• [Task goal]: Restate the following records word for word without images.

▬▬▬▬▬▬

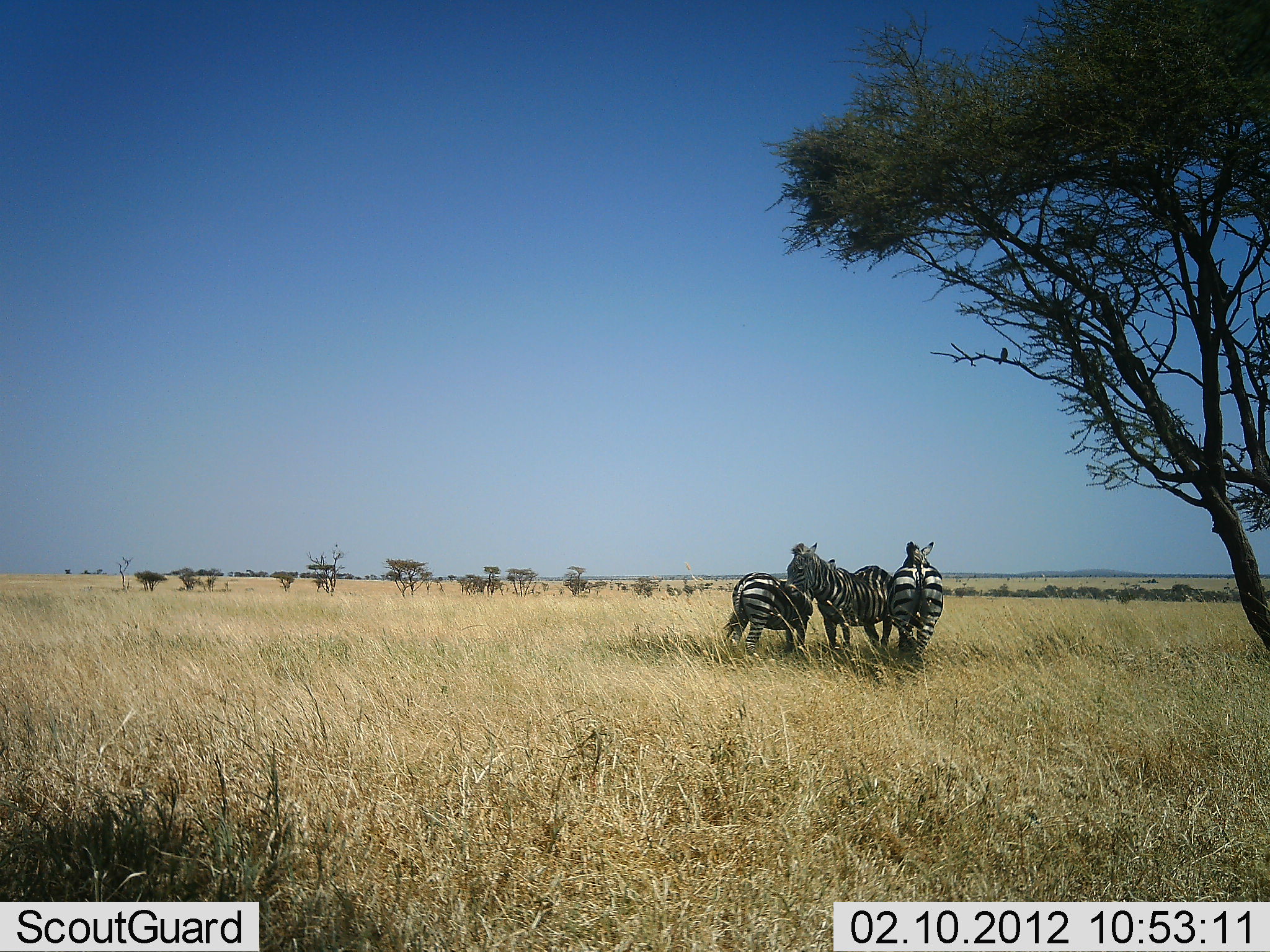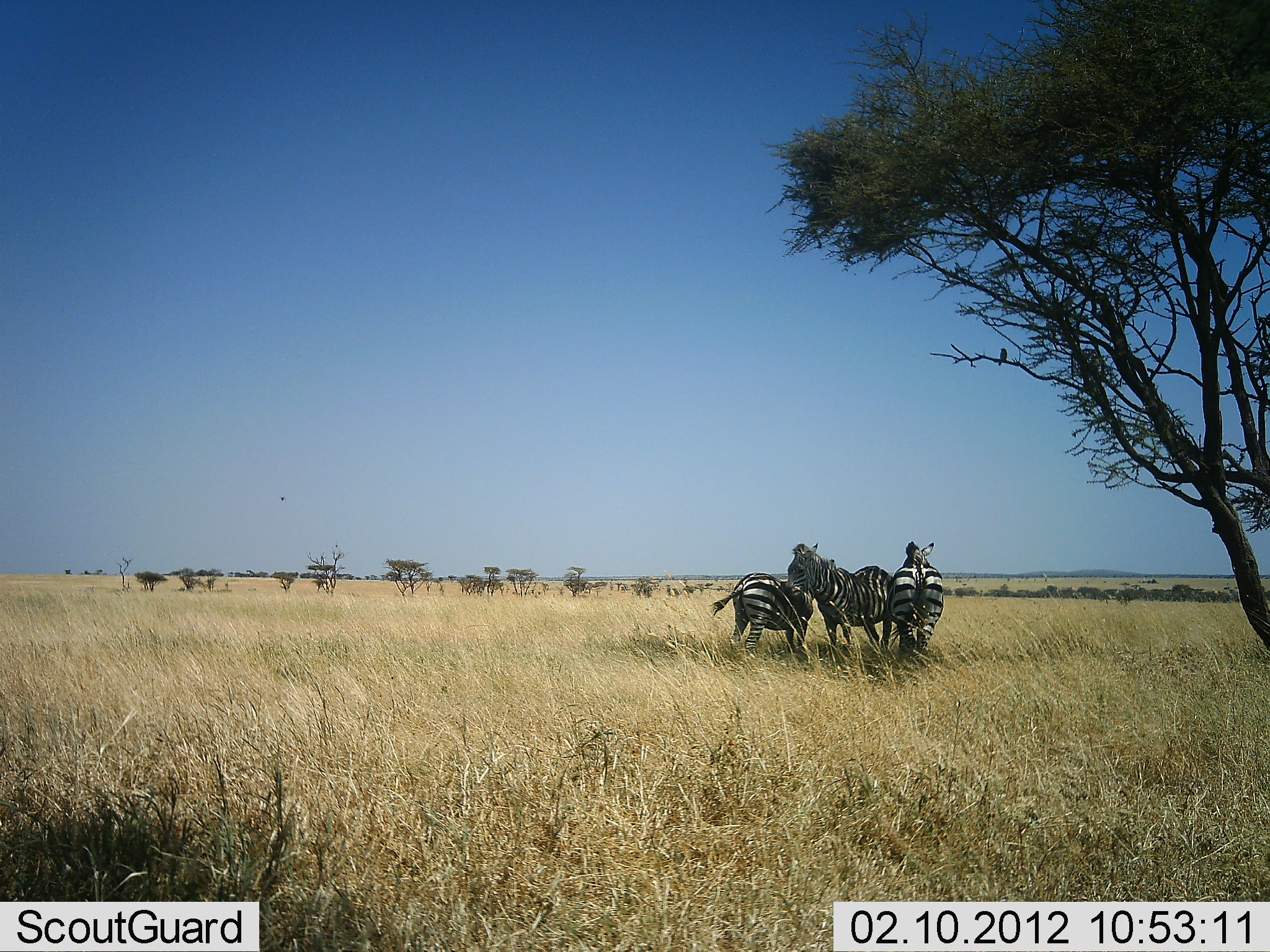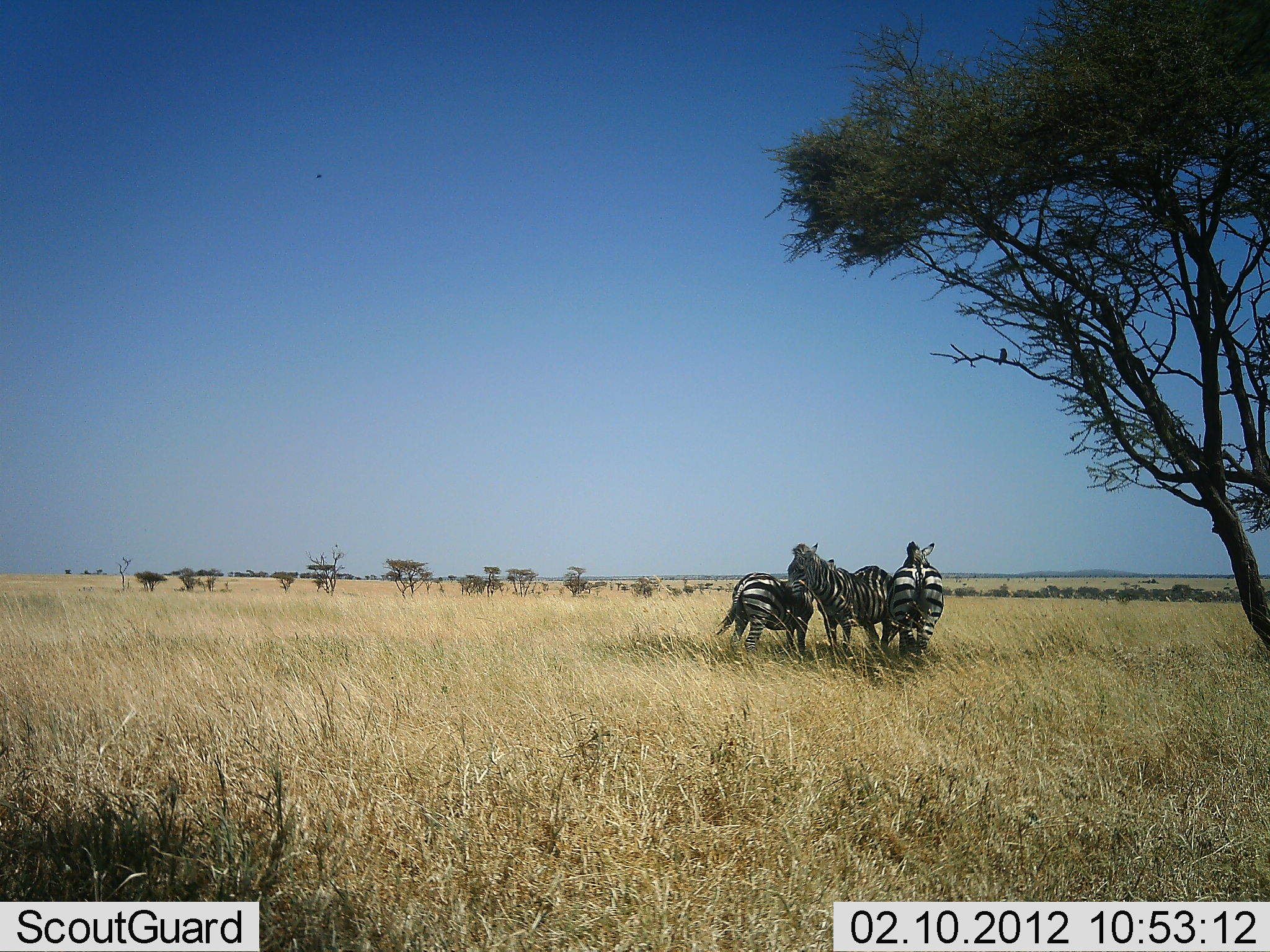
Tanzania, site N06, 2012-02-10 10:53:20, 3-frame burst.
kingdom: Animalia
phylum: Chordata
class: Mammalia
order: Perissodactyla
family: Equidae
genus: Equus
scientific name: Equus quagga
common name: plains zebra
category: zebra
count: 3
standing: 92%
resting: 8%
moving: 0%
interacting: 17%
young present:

▬▬▬▬▬▬

• [Result of the task]:
Tanzania, site N06, 2012-02-10 10:53:20, 3-frame burst.
kingdom: Animalia
phylum: Chordata
class: Mammalia
order: Perissodactyla
family: Equidae
genus: Equus
scientific name: Equus quagga
common name: plains zebra
category: zebra
count: 3
standing: 92%
resting: 8%
moving: 0%
interacting: 17%
young present:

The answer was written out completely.